St. Louis County authorized negotiation and execution of a lease for a solar installation on the closed Hibbing landfill after developers and staff answered extensive questions about project scope, labor and state permitting.
The project: Administration and Director Dave Fink presented a negotiated lease with Eaton Renewables/Eden Renewables for a solar installation sized at roughly 15 megawatts DC (about 10 MW AC under Minnesota Power interconnection limits) on the closed Hibbing landfill. The proposed lease term discussed in the meeting is 35 years, with annual base lease payments tied to capacity and inflation adjustments and an additional distribution of tax‑credit proceeds to the city of Hibbing as required by statute.
Debate and changes: Commissioners pressed developers on whether the resolution’s language could obligate the county to larger future projects without additional board review. Commissioner Musa and others successfully proposed deleting the words “or larger” from the resolution, narrowing the board action to the Hibbing site as presented. Commissioners also raised process questions about project‑labor agreements (PLAs) and whether the county should specify particular unions. The developer and project consultant said they were committed to using local union labor and to negotiating a county project‑labor agreement consistent with county policy.

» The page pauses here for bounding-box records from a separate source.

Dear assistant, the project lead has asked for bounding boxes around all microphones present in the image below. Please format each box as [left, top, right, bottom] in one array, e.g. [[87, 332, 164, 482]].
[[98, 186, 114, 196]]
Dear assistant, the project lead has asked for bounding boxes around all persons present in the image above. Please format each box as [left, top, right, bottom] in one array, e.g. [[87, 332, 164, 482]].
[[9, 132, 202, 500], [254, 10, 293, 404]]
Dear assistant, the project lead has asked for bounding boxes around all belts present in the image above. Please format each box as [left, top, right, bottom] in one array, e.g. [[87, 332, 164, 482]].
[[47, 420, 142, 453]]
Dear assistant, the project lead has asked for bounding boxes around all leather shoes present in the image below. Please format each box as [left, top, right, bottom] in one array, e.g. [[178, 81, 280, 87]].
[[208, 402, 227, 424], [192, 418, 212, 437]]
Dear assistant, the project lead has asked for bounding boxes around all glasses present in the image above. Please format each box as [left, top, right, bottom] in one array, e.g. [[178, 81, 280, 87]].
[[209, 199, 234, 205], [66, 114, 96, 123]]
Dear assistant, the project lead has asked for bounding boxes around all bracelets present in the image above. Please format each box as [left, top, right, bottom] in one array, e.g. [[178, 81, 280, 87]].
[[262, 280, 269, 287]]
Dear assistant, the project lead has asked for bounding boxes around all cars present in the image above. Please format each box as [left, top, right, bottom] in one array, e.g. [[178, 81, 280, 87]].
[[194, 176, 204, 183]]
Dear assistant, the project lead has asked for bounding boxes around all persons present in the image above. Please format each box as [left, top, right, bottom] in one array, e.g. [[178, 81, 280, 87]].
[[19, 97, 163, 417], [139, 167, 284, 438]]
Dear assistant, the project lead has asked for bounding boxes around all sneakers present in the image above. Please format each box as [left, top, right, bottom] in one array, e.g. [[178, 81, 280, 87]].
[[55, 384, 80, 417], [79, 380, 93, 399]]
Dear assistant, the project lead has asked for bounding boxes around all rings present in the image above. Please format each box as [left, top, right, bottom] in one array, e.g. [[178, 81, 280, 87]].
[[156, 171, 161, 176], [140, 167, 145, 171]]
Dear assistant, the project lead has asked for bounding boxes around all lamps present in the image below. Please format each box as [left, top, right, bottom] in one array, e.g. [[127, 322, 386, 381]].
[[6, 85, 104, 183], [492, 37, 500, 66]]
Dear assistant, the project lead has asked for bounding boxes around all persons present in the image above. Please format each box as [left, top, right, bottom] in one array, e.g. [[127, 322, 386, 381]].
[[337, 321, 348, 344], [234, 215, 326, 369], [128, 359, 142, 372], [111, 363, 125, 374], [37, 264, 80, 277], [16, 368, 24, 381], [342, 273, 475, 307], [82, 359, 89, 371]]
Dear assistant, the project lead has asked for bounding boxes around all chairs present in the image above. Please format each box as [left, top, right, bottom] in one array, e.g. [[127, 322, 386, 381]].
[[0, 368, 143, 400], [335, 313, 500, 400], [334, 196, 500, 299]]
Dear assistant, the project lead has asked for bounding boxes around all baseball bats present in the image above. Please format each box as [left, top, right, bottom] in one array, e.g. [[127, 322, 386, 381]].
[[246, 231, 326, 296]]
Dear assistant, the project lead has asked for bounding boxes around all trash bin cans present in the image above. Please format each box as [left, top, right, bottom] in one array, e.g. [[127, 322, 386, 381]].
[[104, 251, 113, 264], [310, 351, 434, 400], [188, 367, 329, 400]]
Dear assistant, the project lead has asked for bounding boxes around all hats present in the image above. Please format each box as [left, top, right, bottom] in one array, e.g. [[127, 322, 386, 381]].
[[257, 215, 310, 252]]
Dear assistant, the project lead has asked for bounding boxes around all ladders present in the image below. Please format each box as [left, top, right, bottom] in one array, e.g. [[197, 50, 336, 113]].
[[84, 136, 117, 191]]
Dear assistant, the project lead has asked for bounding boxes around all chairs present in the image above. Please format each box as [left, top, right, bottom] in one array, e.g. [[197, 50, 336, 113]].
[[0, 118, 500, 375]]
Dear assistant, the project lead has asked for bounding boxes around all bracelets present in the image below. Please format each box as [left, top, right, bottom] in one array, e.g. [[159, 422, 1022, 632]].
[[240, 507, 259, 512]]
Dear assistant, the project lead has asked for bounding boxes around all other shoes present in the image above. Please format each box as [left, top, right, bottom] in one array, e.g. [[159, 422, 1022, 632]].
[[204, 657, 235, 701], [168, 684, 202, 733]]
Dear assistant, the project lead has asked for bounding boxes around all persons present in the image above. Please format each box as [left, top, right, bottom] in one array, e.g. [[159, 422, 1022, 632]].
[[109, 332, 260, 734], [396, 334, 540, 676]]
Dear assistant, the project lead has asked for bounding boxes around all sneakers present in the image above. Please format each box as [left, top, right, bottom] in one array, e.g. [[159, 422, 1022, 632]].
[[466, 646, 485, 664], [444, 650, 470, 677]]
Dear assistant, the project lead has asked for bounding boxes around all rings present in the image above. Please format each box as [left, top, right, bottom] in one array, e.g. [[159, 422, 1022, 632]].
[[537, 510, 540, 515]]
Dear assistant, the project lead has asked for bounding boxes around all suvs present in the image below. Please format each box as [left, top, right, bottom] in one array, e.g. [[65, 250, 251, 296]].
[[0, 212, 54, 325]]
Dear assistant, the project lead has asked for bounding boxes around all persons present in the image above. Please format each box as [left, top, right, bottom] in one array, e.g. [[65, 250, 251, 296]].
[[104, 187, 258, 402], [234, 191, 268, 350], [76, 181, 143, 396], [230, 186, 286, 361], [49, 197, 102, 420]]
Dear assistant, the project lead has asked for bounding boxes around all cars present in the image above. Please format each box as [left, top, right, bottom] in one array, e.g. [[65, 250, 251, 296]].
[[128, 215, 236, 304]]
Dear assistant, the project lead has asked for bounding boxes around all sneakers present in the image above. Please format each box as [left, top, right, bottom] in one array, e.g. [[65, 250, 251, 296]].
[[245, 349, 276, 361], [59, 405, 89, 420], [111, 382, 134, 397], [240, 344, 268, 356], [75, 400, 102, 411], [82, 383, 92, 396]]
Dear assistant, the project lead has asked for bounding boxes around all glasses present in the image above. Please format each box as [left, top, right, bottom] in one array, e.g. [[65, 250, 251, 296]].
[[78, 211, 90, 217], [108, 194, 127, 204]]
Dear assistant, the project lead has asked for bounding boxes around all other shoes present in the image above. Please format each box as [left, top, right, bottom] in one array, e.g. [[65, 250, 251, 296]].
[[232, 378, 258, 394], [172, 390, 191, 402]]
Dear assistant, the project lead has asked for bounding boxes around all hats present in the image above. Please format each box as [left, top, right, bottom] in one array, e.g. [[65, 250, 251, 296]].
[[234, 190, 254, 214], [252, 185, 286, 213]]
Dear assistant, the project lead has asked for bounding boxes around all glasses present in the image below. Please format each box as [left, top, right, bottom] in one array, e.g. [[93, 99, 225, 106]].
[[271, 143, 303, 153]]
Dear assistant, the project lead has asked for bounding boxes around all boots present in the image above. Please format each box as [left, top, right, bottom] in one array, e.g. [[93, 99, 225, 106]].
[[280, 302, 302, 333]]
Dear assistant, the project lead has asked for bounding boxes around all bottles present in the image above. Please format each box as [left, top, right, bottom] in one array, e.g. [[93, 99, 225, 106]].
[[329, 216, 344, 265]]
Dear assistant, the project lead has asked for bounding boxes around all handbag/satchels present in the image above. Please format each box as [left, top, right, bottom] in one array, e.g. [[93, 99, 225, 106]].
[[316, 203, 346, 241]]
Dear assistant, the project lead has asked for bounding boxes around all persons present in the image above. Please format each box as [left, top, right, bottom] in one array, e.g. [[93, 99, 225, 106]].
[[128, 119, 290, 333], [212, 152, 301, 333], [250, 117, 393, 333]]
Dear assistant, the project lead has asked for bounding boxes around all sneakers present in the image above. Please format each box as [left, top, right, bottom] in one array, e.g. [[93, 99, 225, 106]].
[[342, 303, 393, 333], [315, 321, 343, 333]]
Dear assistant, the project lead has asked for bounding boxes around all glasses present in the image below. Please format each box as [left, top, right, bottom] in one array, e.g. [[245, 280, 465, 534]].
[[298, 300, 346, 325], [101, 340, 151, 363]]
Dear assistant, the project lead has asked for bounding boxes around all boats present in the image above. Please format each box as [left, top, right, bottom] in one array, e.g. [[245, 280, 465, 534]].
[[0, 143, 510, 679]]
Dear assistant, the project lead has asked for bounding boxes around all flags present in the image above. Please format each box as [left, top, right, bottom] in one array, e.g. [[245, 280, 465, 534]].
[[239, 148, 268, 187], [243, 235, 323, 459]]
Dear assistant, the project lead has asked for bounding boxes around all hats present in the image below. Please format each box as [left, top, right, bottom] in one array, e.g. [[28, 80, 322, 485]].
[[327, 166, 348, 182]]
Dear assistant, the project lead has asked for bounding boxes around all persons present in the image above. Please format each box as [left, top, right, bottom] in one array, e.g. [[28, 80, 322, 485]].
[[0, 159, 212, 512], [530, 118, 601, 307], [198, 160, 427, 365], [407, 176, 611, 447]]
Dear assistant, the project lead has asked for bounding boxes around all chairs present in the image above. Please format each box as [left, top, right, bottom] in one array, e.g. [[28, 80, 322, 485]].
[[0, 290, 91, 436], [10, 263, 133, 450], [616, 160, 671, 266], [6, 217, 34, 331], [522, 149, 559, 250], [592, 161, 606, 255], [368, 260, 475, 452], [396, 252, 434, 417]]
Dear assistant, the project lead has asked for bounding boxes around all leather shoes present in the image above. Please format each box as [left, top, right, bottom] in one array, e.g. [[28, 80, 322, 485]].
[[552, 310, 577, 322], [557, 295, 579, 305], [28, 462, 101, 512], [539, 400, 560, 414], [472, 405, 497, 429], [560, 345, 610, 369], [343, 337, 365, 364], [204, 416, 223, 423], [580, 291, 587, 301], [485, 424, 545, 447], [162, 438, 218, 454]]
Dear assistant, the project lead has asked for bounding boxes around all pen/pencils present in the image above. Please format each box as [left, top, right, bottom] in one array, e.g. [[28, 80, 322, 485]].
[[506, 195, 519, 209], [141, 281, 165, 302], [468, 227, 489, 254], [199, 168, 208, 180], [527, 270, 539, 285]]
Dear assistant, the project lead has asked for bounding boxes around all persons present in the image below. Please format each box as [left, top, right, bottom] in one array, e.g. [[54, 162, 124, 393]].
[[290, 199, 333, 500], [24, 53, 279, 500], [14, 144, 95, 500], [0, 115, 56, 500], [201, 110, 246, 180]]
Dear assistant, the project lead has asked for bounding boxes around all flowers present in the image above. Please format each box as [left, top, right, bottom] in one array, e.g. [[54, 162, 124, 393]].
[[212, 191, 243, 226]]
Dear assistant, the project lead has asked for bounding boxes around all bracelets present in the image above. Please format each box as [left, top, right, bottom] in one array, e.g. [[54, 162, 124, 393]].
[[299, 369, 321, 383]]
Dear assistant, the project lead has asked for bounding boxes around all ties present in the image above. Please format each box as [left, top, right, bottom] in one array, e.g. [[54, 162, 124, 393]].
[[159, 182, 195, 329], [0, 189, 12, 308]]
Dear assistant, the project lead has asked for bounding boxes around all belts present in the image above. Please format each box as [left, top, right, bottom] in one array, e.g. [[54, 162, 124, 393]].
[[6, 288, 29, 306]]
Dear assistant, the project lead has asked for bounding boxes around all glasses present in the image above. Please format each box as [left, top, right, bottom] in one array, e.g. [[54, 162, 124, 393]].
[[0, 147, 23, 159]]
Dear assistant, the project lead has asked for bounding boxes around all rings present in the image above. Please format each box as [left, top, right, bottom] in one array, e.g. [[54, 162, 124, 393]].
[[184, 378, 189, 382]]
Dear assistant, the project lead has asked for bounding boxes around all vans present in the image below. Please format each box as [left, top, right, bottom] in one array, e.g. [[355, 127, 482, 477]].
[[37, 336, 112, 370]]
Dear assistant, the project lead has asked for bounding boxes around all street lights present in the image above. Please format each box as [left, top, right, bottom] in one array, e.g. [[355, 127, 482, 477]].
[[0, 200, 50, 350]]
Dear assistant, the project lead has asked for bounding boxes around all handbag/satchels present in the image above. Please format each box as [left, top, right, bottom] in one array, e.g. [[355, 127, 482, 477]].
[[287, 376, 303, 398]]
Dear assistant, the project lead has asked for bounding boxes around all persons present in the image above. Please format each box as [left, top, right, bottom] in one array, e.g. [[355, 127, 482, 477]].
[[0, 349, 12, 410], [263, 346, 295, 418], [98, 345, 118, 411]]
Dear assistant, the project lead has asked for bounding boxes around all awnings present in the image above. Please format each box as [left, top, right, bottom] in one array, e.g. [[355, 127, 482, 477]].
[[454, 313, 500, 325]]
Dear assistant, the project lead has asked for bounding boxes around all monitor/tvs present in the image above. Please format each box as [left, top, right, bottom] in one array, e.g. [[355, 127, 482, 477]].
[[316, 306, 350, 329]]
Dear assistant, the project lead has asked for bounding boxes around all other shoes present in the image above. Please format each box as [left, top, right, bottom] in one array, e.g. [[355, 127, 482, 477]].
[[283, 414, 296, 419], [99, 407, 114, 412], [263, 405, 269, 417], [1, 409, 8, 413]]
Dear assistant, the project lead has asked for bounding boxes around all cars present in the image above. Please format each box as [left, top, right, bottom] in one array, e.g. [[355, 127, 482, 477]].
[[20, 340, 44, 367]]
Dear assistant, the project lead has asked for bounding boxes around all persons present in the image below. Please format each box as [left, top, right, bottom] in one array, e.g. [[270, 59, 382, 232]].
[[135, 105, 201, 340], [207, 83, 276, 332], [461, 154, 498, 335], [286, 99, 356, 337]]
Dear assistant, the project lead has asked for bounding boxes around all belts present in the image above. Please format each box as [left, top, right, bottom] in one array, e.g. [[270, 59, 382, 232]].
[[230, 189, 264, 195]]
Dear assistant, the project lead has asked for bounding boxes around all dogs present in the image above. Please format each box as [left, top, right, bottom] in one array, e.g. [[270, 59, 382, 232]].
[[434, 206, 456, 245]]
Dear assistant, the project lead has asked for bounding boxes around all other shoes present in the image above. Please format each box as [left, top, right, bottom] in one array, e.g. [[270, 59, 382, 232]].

Developer statement: Thomas Cosby of Eden Renewables told the board the Minnesota Pollution Control Agency (MPCA) review had been moved forward and praised county staff coordination: “We were pleased with all the support we’ve had from county staff throughout the process,” he said.
Vote and conditions: After an amendment removing “or larger” and assurances from the developer about local union labor and willingness to revisit PLA language if needed, the board approved authorization to finalize the Hibbing lease. The board recorded one nay during the amendment roll call but ultimately approved the site‑specific lease.
Why it matters: The project would repurpose a landfill brownfield site for renewable energy production, create local construction and operating jobs and generate modest long‑term lease revenue for the county enterprise fund. The board’s debate highlighted tradeoffs between accelerating renewable siting and protecting local procurement and labor commitments.